_Problems to solve_:
- A) According to the Subnautica lawsuit article, why could the hit to Krafton's reputation make its future acquisitions harder? Answer in one to three sentences.
- B) Print the passage of the Subnautica lawsuit article between "3. A Warning" and "through executive termination.", inclusive.
- C) In the Subnautica lawsuit article, what proof does Delaware law require to fire an executive "for cause" to avoid a payment?

_Quoted text_:
--

The "For Cause" High Bar:
Under Delaware law, firing an executive "for cause" to avoid a payment requires rigorous proof of gross negligence, fraud, or criminal activity. The court’s discovery document indicated that Krafton’s evidence fell far short of this threshold. Instead, the evidence pointed toward a "manufactured" crisis designed to trigger a forfeiture clause in the founders’ contracts.
Market Context:
Krafton’s stock has faced volatility in recent years due to the underperformance of The Callisto Protocol and the natural plateauing of PUBG mobile revenues. Analysts suggest that a $250 million cash outflow would have significantly impacted Krafton’s quarterly earnings and its ability to pursue further acquisitions in the 2026–2027 fiscal years.
Official Responses and Industry Reaction
While Krafton has remained relatively tight-lipped following the ruling, a spokesperson issued a brief statement: "We respect the court’s preliminary findings and remain committed to the success of the Subnautica franchise. Our primary focus is on delivering a high-quality experience for our players."
Conversely, the legal team representing Edward Gill and the Unknown Worlds founders expressed vindication. "This ruling confirms that corporate giants cannot use their size to bully creative talent out of their rightfully earned compensation," said a lead attorney for the plaintiffs. "We look forward to the second phase of litigation, where we will address the full extent of the damages caused by Krafton’s bad-faith actions."
Industry figures have also weighed in. Rami Ismail, a prominent advocate for independent developers, shared the discovery documents on LinkedIn, highlighting the "fascinating" and "messy" nature of the corporate maneuvering. The consensus among the developer community appears to be one of wary relief; the ruling serves as a rare check on the power of major publishers over the studios they acquire.
Implications: A Precarious Future for Subnautica 2
The court’s decision has immediate and long-term implications for the game, the studio, and the wider industry.
1. The Development of Subnautica 2
The most pressing concern is the health of Subnautica 2. With the court reinstating Edward Gill and enjoining Krafton from "impeding Gill’s authority," the game’s Early Access launch will likely return to the original vision of the creators. However, the internal atmosphere at the studio is undoubtedly strained. Managing a team that has seen its founders fired and then legally forced back into the building presents a massive HR and cultural challenge.
2. Phase 2 of the Lawsuit
The legal battle is far from over. The second phase of the litigation will determine "whether Krafton’s actions wrongfully impaired the earnout, and whether any resulting money damages are owed." If the court finds that Krafton’s interference actively harmed the game’s potential or delayed its launch to avoid the earnout window, the $250 million liability could grow even larger when interest and punitive damages are considered.
3. A Warning for Future M&A
This case serves as a cautionary tale for both founders and buyers. For founders, it highlights the importance of ironclad "good leaver/bad leaver" clauses and the necessity of choosing a partner whose corporate culture aligns with their own. For buyers, it is a reminder that the Delaware Court of Chancery—the most influential business court in the United States—has little patience for "weaseling out" of clear contractual obligations through executive termination.
4. Krafton’s Reputation
Krafton’s brand as a "developer-friendly" publisher has taken a significant hit. In an industry where talent is the primary currency, the perception that a publisher will attempt to "ouster" creators to save money could make future acquisitions much more difficult and expensive.
As the industry watches the second phase of this trial unfold, the saga of Subnautica serves as a stark reminder of the often-turbulent intersection of creative passion and corporate finance. For now, the creators are back at the helm, but the waters remain deep and dangerous.

--

_Provided information_:
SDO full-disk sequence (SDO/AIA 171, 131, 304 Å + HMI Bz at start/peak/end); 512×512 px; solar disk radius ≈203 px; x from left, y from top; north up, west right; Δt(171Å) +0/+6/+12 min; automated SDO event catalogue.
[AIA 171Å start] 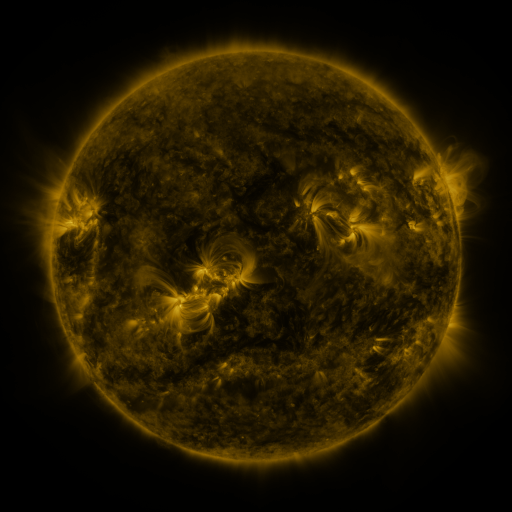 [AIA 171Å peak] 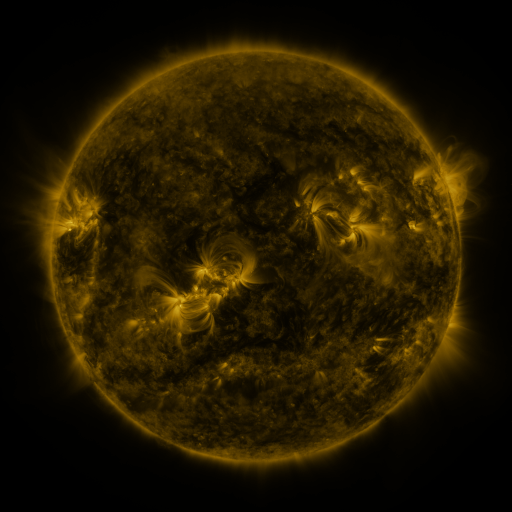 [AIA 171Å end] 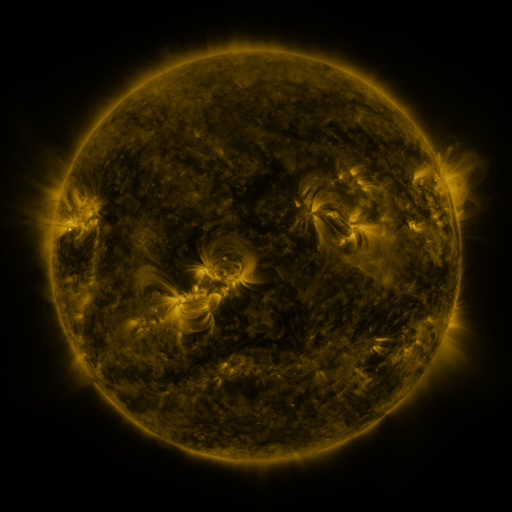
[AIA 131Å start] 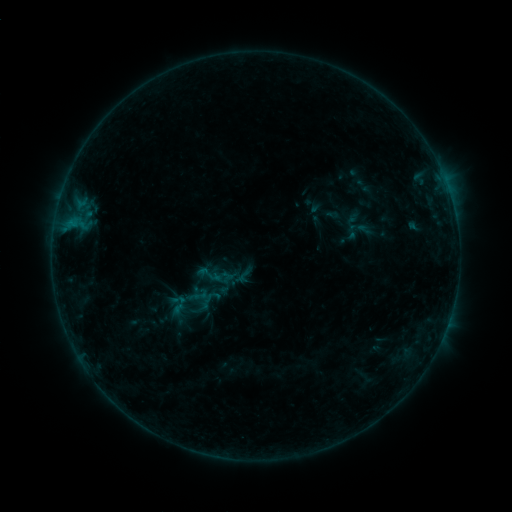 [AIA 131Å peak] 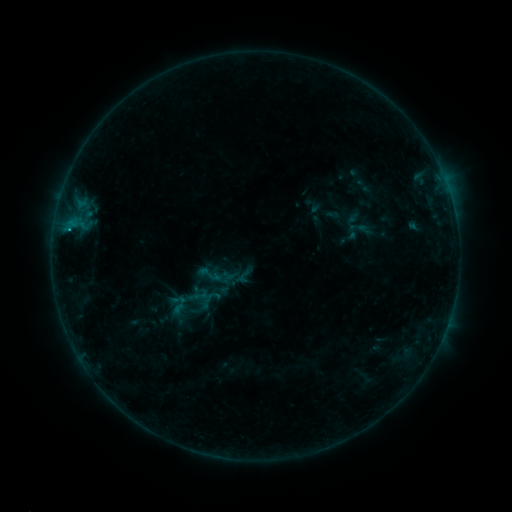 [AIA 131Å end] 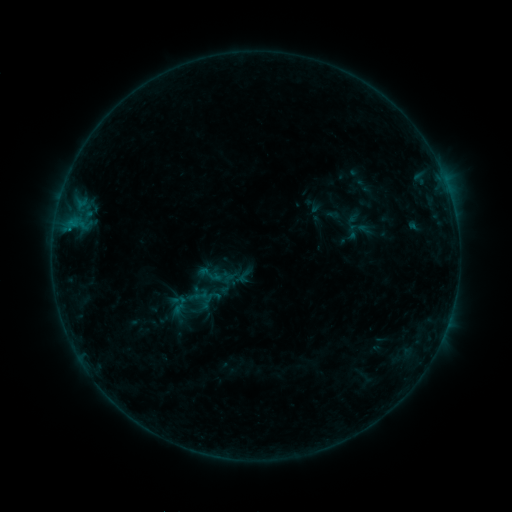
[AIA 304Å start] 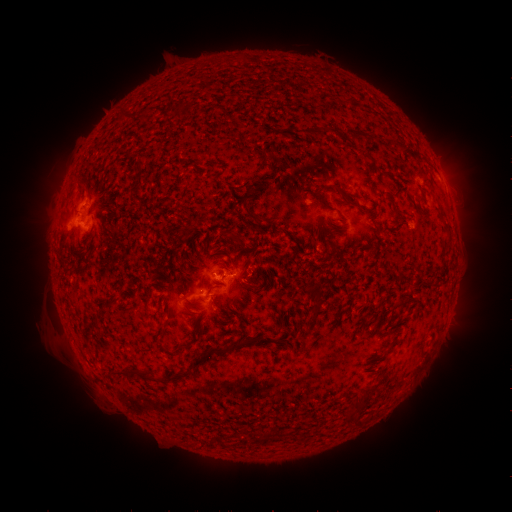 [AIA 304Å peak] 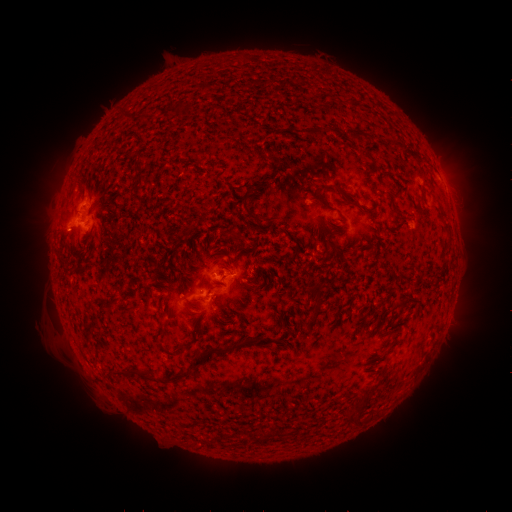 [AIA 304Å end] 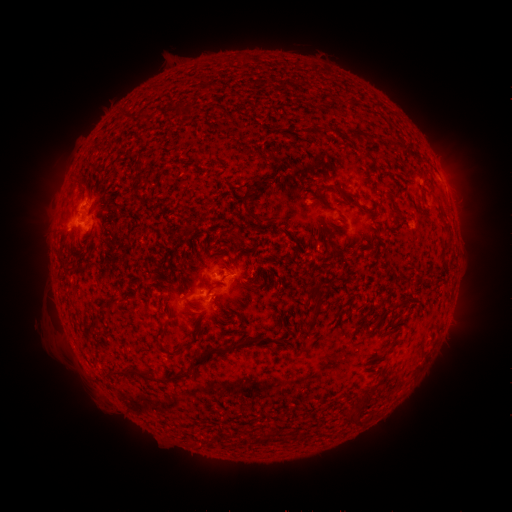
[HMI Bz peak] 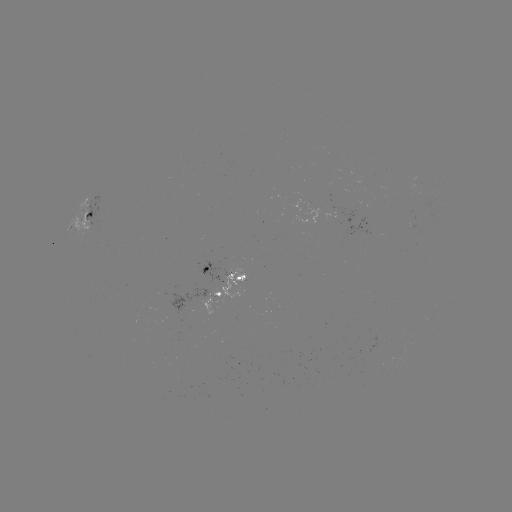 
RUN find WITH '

--

_Exercise solutions_:
- A) Talent is the primary currency in the industry. If creators believe a publisher will try to oust them to save money, future acquisitions could become much more difficult and expensive.

- B)
3. A Warning for Future M&A
This case serves as a cautionary tale for both founders and buyers. For founders, it highlights the importance of ironclad "good leaver/bad leaver" clauses and the necessity of choosing a partner whose corporate culture aligns with their own. For buyers, it is a reminder that the Delaware Court of Chancery—the most influential business court in the United States—has little patience for "weaseling out" of clear contractual obligations through executive termination.

- C) It requires rigorous proof of gross negligence, fraud, or criminal activity.